The most obvious sign of scleroderma is hardening of the skin. Tight skin may be painful, itchy, and debilitating. Often there is increased sensitivity with some of the skin changes that may occur. Skin can break down more easily if there is excessive dryness. Here are some tips on how to care for your skin:

  • Avoid direct skin contact with harsh detergents. Use rubber or other household gloves for cleaning and washing dishes, etc.
  • Many moisturizers may relieve dryness and itching. Moisturizers rich in lanolin are absorbed well. You may have to try several types to find one that works for you.
  • Antihistamines may be helpful to relieve itching, which may be caused by underlying inflammation. Management of underlying skin fibrosis may also be beneficial.
  • Massage has also been useful in easing the tension on the skin and providing relaxation and improved mobility.
  • Room humidifiers in the dry months help keep the skin moist.
  • Limit shower time, as long showers may contribute to skin dryness. Use moisturizing soaps and oatmeal-based products. Towel-dry your skin thoroughly. Apply moisturizer immediately after the shower for the best absorption.
  • Cotton gloves worn overnight with a heavy moisturizer will help the skin absorb the moisturizer and help prevent fissures (cracks).
  • Cover skin cracks, ulcers, or calcium deposit areas with a cloth (not plastic) bandage, and use an antiseptic to protect against infection. Change the bandage whenever it gets wet.
  • Some medications, such as methotrexate and mycophenolate (Cellcept®), have been found to soften the skin in early diffuse scleroderma.

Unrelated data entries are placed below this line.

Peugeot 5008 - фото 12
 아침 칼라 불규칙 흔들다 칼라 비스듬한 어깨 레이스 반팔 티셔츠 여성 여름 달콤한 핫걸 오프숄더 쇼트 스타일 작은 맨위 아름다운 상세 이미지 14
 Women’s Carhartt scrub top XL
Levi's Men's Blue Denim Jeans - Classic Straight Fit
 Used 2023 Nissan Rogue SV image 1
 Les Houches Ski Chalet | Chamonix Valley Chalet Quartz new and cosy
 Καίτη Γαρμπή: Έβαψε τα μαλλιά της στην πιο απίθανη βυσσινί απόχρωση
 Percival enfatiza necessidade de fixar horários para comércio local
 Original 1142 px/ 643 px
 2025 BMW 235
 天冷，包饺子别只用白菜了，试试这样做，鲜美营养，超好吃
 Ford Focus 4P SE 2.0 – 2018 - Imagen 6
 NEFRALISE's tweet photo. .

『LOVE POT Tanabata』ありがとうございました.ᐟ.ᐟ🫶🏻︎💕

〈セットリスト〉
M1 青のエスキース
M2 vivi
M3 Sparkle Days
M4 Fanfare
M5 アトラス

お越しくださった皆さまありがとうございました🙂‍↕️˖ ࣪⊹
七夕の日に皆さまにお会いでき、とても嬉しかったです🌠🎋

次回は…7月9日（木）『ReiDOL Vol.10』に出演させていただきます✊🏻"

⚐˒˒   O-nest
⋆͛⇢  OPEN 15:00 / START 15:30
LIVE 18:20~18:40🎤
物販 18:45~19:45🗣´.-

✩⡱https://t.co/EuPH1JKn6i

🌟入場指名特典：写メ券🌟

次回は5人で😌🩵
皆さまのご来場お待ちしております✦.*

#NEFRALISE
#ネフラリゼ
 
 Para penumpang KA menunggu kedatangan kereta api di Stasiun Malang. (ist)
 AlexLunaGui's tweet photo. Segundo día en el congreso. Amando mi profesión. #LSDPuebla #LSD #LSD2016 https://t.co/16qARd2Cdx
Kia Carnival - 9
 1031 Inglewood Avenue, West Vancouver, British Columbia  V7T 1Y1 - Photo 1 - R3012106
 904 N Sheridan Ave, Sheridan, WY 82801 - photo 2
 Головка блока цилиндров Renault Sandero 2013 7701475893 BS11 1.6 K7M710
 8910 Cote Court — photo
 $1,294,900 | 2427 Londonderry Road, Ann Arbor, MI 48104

Hyperpigmentation of the skin can occur due to abnormal over- and underproduction of skin pigmentation. The skin can develop a salt-and-pepper appearance, especially in people with dark skin. There is no treatment for this except camouflaging with cosmetics. Sometimes hyperpigmentation gets better over time.

Please refer to the hyperpigmentation section in the “Presentation of Scleroderma in African Americans” lesson.


Telangiectasias are visible as small red or purple spots on the fingers, palms, face, and lips. They can be covered with special cosmetics, such as Dermablend™, which is waterproof and not perfumed.

New therapies, such as laser treatment by a cosmetic dermatologist, may be effective but require regular treatment. Talk to your dermatologist to see if you are an appropriate candidate for this.

It must be emphasized that these suggestions are not intended to reduce the extent of scleroderma skin involvement, but rather to provide comfort and support of the symptoms of skin involvement.